Alokasi Anggaran dan Titik Rawan Prioritas
Tercatat ada 21 titik rawan longsor di sepanjang jalur Medan–Berastagi yang memerlukan perhatian serius. Dari jumlah tersebut, 12 titik telah ditetapkan sebagai prioritas penanganan pada tahun ini. Fokus pada titik-titik ini diharapkan dapat mengurangi risiko longsor secara signifikan.
Pemerintah telah mengalokasikan anggaran sekitar Rp21,7 miliar khusus untuk penanganan 12 titik prioritas tersebut. “Sekitar Rp21,7 miliar untuk 12 titik, progres yang sudah sekitar 74 persen, jadi insya Allah selesai awal Desember sebelum Natal dan Tahun Baru,” kata Dody. Dana ini memastikan ketersediaan sumber daya yang memadai.
Meskipun dana saat ini mencukupi, Menteri Dody menyatakan bahwa apabila diperlukan tambahan anggaran untuk percepatan, pihaknya akan mengajukan. Hal ini menunjukkan komitmen pemerintah untuk memastikan proyek penanganan longsor ini berjalan lancar. Tujuannya adalah menjaga konektivitas antar wilayah tetap terjaga.
Kesiapsiagaan Nasional Hadapi Musim Hujan
Selain fokus pada penanganan longsor di Medan–Berastagi, Kementerian PUPR secara nasional juga meningkatkan kesiapsiagaan. Langkah ini dilakukan untuk menghadapi potensi musim hujan yang akan datang di berbagai wilayah Indonesia. Kesiapsiagaan ini mencakup berbagai upaya mitigasi.
Kementerian PUPR menyiagakan satuan tugas (satgas) dan peralatan penanganan darurat di sejumlah wilayah yang dianggap rawan bencana. Persiapan ini bertujuan untuk respons cepat jika terjadi bencana hidrometeorologi. Ini merupakan bagian dari upaya mitigasi risiko bencana di seluruh Indonesia.
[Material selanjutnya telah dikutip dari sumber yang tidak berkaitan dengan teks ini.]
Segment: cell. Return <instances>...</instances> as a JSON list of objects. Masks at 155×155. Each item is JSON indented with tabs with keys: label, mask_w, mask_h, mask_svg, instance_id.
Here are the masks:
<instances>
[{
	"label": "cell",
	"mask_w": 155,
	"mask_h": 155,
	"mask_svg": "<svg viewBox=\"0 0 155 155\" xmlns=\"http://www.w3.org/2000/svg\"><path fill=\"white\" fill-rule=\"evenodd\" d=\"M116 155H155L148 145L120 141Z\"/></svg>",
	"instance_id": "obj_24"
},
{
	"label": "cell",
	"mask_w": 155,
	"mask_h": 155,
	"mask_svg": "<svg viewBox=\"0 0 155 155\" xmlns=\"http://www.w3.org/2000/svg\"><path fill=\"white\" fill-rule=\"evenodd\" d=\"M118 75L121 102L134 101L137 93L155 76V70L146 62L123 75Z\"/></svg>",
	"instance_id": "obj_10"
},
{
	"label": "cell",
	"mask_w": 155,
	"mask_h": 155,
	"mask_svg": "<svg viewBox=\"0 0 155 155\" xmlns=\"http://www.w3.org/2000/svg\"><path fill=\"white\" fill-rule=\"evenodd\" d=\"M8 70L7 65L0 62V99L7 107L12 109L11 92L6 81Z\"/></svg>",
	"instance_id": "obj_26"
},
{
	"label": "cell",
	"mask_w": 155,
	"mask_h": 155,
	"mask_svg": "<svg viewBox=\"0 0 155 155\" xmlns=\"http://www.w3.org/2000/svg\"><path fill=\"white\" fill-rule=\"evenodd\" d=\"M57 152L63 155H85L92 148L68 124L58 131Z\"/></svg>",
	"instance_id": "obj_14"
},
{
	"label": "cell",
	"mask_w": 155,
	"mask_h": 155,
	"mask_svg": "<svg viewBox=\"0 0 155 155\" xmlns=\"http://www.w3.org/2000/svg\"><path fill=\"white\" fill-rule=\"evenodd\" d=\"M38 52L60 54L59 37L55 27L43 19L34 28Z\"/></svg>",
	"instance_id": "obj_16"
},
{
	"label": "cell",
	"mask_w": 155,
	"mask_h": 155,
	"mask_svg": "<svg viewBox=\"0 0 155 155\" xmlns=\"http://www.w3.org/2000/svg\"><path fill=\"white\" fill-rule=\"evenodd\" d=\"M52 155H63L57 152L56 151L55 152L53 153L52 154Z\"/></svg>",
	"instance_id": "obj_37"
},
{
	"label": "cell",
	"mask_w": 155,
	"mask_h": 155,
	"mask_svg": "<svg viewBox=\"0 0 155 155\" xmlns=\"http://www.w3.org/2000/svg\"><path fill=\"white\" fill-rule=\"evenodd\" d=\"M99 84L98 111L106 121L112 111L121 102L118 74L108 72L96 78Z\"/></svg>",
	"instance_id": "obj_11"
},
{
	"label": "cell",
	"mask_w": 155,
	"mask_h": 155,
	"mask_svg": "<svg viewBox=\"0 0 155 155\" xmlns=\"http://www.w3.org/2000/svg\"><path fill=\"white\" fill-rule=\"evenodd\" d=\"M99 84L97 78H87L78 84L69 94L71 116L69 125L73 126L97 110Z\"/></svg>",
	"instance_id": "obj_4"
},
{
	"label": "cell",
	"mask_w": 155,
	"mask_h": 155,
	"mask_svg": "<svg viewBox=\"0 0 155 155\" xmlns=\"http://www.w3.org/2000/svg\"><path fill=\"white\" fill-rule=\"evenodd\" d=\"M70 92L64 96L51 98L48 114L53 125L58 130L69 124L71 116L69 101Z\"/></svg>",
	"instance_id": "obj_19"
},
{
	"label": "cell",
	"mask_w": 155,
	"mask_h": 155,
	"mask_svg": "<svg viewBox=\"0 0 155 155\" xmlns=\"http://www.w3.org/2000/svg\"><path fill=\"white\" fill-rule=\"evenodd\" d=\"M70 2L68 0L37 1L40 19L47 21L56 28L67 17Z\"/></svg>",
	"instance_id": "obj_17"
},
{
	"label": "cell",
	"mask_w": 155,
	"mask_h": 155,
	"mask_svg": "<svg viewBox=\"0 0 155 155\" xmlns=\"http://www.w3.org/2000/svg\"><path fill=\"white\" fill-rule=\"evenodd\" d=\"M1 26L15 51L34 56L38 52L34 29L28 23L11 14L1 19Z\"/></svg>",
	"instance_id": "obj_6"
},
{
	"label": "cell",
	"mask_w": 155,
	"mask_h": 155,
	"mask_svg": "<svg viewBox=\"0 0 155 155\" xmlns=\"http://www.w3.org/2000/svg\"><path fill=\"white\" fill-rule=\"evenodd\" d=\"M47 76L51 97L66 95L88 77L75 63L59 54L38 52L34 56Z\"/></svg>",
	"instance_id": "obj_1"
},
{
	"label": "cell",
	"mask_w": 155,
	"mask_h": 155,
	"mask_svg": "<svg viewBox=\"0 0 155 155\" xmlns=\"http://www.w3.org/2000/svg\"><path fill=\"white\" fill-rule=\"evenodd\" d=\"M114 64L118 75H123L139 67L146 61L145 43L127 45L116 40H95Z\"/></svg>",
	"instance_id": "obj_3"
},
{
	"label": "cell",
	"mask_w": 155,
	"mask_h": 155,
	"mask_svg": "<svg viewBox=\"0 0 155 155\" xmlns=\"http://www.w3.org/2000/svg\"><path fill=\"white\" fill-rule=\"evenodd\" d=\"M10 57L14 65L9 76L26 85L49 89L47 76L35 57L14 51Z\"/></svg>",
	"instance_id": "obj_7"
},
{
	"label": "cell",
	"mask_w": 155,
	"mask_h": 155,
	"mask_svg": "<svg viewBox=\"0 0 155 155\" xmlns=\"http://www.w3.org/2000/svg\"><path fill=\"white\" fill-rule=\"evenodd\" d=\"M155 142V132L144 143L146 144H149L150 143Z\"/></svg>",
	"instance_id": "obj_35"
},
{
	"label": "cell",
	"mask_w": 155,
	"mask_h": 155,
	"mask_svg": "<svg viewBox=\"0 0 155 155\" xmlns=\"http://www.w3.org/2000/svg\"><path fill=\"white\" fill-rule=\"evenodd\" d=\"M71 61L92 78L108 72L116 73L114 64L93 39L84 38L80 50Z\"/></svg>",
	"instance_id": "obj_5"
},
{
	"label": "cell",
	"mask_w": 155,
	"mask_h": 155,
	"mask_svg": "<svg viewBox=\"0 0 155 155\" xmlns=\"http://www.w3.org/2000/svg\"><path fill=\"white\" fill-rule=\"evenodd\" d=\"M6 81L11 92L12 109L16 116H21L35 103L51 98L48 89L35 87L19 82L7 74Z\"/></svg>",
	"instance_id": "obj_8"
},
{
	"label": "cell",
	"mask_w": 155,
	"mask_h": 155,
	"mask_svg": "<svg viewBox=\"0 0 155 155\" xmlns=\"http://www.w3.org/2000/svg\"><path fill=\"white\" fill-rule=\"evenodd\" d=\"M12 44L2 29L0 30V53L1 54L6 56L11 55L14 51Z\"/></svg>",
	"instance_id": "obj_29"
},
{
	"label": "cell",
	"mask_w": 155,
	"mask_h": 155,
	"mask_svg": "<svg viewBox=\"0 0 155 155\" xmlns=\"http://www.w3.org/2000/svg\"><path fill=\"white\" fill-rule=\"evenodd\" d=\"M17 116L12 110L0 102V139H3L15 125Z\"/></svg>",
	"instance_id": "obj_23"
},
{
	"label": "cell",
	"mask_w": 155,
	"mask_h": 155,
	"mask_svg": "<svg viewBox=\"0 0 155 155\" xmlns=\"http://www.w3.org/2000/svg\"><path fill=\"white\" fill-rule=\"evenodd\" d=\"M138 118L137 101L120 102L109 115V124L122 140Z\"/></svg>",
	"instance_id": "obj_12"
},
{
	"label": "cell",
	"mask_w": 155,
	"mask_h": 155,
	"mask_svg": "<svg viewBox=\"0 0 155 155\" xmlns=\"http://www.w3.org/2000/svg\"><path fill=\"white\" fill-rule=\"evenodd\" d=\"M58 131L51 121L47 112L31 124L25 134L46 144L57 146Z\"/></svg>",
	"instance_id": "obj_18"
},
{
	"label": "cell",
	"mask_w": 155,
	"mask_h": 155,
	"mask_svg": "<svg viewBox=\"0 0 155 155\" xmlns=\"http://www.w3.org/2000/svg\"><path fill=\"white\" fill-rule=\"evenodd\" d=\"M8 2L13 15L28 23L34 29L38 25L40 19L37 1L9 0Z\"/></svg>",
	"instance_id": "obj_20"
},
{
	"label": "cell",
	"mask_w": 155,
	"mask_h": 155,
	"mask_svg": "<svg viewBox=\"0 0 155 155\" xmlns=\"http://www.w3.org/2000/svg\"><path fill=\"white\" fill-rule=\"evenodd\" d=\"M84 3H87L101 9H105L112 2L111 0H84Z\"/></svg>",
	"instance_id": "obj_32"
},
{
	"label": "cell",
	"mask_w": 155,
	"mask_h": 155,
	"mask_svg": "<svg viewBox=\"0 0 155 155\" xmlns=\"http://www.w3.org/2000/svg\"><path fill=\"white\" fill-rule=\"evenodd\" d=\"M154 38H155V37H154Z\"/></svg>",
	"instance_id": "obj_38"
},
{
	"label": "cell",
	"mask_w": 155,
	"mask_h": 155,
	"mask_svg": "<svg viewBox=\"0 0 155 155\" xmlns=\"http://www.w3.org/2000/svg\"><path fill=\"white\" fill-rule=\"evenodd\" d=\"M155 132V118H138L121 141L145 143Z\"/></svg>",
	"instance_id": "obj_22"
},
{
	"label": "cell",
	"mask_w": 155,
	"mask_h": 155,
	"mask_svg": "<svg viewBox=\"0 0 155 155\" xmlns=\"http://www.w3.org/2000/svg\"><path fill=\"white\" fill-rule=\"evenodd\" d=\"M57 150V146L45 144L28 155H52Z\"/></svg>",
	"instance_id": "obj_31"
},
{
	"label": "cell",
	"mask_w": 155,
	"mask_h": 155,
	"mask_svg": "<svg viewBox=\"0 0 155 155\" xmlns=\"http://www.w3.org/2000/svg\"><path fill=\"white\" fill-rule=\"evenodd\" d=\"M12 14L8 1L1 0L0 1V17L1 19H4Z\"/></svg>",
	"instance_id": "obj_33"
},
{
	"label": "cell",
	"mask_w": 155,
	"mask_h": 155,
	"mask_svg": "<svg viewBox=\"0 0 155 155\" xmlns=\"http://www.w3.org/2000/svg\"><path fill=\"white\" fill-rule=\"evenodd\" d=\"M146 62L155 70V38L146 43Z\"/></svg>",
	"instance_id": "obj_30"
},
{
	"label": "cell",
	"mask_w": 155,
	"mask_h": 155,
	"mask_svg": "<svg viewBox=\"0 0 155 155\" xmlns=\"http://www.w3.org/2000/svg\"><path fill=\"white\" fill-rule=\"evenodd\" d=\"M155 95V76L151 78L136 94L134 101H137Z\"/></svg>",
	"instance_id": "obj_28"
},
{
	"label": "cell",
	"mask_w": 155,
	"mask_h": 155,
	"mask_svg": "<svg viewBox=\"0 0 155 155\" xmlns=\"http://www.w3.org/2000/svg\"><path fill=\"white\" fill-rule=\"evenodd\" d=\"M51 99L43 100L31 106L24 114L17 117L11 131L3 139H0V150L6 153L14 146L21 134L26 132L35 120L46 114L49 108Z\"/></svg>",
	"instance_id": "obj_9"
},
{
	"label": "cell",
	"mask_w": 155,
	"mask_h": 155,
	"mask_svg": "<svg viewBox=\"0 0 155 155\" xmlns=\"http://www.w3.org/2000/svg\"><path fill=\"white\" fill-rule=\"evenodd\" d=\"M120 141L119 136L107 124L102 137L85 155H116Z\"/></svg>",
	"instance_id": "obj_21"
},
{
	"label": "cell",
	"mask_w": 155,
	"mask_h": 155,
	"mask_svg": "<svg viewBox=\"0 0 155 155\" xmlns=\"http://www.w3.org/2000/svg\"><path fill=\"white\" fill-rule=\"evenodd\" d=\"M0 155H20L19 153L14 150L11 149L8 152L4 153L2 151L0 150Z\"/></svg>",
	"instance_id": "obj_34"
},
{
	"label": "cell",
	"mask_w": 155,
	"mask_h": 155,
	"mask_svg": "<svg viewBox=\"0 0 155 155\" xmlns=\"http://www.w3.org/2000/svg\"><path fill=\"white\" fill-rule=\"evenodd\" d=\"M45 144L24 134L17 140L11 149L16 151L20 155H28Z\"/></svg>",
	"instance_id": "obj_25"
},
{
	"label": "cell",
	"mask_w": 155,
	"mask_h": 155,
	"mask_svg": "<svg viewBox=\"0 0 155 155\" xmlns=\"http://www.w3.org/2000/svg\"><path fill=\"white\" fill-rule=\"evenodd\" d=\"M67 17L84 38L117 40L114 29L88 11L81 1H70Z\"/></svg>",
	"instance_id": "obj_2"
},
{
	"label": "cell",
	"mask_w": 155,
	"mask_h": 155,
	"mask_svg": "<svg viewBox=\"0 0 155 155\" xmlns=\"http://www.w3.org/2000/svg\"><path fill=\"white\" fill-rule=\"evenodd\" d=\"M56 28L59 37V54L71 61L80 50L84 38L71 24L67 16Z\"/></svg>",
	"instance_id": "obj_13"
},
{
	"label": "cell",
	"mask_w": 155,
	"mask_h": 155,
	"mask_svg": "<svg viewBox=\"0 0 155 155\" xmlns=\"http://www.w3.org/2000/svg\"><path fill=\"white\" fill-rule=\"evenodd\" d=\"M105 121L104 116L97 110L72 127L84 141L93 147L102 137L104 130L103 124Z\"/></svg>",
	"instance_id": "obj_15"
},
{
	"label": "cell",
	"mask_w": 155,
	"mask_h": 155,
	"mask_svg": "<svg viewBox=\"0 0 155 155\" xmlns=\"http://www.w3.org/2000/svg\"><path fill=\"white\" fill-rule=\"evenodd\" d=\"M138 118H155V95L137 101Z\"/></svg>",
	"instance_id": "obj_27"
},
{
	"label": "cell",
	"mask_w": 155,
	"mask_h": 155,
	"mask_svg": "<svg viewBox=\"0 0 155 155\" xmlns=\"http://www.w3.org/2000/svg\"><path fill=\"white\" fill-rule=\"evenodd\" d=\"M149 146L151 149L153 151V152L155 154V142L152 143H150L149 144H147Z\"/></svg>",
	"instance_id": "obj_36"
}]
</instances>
Dody menegaskan bahwa ketersediaan dana saat ini mencukupi untuk berbagai program penanganan darurat. Namun, ia juga menyatakan kesiapan untuk mengajukan dana tambahan jika diperlukan untuk percepatan. Semua upaya ini dilakukan untuk memastikan konektivitas antar wilayah tetap terjaga di seluruh Indonesia.